晋江文学城
下一章 上一章  目录  设置

117、心脏病(3) 纪念我家门 ...

  •   到了夜晚,夜玫瑰照常营业了。

      今晚一开始还挺冷清的,负责开业的只有全能的绿野和最不靠谱的月望舒。

      他们俩今晚无所事事,特别是月望舒,看上去对一切都不感兴趣的样子,帮忙将店门口的牌子翻过来之后,就趴在了吧台上,眼瞧着绿野前前后后忙碌,先是去把新的酒给抱了进来,又是把杯子给摆好,擦了桌子,收拾了休息室,总之就是像个小陀螺,一刻也停不下来。

      月望舒昏昏欲睡,他今天白天应付了一天他的一个干爹,这个干爹非常的难缠,和他的大多数干爹一样,不仅仅是指望月望舒的陪伴,他们要的更多,可又不愿意付更多的钱。

      不过这样的钱月望舒也不会要的,所以干爹一直纠缠,就是舍不得放手。

      月望舒身心俱疲,最后还是偶遇了一个怜爱他的干妈,才好不容易逃脱了困境。

      月望舒要送这位好干妈礼物,也被干妈拒绝了,干妈雍容华贵,满身珠宝,人家是酸雨城市带大名鼎鼎的首席珠宝设计师,要什么没有呢?

      最后干妈还给月望舒买了一件新衣服。月望舒此时此刻正穿着这件新衣服,金光闪烁的。

      他觉得很无聊,凯蒂不在,仙枞也不在,仙枞今天跑哪儿去了?

      月望舒抬起头来问风似的绿野:“仙仙姐呢?”

      绿野想了想,探出个头来:“她好像要亲自出马,去偷一样什么东西,是跟别人约好的。”

      “今早上我去她家里,想拿走几个筹码,被她抓住了……哎呀,不就是几个筹码嘛,仙仙姐对我总是特别抠门!哦,当时她收到了一个包裹,是从她发廊寄来的同城快件,一个特别小的盒子,还是我帮她拆的盒子,盒子里就装着一张纸条,我还以为是什么呢,结果上头只有一个OK手势的印章,我摸了摸,油印都还没干呢,黏了我一手!”

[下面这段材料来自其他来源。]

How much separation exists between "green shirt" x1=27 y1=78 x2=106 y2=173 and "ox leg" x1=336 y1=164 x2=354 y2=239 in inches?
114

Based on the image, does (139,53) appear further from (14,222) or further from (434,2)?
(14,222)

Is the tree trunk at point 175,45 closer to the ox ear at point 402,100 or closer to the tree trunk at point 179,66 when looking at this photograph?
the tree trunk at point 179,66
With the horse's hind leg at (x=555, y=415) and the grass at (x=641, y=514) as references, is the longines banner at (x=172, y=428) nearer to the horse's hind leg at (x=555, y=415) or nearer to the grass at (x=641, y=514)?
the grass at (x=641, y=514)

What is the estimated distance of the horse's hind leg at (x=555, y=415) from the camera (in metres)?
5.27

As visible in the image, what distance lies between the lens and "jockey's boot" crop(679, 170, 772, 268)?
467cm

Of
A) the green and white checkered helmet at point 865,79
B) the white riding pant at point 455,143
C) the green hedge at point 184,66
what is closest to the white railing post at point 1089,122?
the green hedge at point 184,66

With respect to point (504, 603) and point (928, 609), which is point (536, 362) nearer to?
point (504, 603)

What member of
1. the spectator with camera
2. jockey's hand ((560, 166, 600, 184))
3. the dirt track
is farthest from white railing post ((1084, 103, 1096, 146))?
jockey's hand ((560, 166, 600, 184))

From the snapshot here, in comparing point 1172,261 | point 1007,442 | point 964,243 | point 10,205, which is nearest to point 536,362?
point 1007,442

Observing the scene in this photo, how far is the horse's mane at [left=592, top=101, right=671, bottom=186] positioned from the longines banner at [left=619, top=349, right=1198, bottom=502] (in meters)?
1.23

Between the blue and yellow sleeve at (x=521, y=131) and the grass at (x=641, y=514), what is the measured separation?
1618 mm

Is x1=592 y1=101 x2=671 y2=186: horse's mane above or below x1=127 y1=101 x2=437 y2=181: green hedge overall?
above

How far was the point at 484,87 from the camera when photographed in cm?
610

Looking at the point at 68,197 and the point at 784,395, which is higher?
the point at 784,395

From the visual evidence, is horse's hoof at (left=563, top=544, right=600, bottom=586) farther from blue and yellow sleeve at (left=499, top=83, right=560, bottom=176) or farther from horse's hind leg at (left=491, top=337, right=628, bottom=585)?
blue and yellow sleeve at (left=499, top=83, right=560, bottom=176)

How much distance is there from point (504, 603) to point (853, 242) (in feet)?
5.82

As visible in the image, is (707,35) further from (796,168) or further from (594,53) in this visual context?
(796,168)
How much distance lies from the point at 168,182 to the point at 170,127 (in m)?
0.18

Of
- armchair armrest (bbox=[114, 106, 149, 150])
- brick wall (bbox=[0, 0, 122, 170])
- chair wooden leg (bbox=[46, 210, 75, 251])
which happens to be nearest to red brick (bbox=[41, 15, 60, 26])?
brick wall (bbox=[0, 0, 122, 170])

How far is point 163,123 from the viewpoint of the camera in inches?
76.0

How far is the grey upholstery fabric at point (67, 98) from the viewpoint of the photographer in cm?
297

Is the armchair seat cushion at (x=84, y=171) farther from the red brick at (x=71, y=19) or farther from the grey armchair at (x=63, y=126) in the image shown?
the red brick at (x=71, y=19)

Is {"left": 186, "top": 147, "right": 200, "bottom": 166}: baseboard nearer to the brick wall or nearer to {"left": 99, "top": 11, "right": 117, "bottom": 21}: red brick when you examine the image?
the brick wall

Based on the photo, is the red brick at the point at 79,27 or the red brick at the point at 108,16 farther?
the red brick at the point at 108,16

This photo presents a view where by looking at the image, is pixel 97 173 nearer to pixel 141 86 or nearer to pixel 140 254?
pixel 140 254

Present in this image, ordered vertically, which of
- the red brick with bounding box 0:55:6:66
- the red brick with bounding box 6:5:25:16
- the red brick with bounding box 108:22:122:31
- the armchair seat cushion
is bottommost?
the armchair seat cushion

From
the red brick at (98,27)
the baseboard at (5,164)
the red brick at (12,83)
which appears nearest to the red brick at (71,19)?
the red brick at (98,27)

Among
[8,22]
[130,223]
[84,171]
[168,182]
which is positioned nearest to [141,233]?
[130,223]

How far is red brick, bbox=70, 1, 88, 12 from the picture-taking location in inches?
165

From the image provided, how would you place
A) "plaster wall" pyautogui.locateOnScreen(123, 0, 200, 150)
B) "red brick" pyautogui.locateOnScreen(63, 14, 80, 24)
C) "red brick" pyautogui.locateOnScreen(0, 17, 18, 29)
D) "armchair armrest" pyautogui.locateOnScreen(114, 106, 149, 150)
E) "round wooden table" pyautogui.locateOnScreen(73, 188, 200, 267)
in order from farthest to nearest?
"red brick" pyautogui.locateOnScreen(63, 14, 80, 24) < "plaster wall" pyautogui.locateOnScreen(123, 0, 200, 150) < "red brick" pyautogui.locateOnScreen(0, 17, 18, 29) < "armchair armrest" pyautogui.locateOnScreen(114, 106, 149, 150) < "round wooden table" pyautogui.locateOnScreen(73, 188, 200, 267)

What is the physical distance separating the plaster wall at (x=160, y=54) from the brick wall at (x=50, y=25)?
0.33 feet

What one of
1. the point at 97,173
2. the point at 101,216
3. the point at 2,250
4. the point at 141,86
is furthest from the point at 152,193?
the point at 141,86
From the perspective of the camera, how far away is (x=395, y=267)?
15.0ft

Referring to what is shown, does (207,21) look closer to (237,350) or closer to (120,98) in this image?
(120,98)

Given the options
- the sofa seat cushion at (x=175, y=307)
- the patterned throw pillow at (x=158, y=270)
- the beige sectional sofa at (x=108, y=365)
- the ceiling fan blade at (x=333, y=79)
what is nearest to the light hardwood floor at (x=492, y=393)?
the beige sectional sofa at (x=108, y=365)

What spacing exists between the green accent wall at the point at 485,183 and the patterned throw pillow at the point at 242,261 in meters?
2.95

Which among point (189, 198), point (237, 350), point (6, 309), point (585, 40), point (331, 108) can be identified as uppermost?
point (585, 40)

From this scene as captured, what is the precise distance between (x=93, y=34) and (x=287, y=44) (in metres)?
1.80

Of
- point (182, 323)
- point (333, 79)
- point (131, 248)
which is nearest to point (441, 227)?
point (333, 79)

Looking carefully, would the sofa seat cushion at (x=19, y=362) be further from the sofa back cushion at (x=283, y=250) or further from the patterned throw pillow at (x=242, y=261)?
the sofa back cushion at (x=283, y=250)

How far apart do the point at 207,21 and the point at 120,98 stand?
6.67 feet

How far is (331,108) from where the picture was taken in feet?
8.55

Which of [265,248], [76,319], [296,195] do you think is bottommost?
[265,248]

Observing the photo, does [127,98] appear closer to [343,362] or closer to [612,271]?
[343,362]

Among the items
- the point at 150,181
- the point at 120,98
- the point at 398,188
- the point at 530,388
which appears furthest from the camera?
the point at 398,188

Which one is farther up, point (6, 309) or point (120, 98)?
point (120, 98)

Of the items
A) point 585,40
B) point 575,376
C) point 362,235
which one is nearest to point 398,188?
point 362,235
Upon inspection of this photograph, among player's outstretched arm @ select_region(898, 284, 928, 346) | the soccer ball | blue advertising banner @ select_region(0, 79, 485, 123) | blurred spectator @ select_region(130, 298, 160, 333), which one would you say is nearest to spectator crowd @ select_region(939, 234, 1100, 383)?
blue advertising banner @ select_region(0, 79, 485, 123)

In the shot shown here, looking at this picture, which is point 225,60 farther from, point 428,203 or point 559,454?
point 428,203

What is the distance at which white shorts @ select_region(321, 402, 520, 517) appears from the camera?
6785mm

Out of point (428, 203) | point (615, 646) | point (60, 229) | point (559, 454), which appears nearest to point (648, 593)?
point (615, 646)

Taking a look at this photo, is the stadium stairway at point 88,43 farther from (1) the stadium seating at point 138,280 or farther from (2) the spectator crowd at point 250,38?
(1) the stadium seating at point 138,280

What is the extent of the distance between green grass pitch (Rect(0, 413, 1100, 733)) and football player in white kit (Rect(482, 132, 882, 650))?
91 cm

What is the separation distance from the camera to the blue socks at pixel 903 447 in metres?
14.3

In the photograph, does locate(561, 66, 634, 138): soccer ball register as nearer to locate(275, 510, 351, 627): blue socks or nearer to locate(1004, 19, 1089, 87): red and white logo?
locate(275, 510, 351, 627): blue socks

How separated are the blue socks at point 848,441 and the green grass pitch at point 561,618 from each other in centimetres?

      “仙仙姐说这个印章是她和雇主的暗号,我都不知道她什么时候接了个单子,她收到了暗号,也就意味着她得去指定地点偷东西了,她还告诉了我是什么东西——一枚平平无奇的鸽子蛋钻戒!”

      “难道她接的是一个婚内感情纠纷吗?不对啊,仙仙姐最不喜欢掺和这些了。”

      绿野从不把问题往深了想,因为仙枞得来的报酬又不会分给她一份,她干嘛要把什么事都弄得一清二楚呢?

      她现在唯一要想的,就是怎么再次潜入仙枞的房间,再偷几枚筹码出来,而且一定要多偷,以后就不用再冒险了!

      偷走了的,仙枞也不会让她还回去,仙枞只会当做已经被花掉了,从这点来看,仙枞还是很大方!

      不过月望舒成天和一帮干爹干妈混在一起,大部分时间只是做一个小花瓶,所以他有很多时间想事情,因此脑子也比绿野要转得快的多,比如这个鸽子蛋钻戒。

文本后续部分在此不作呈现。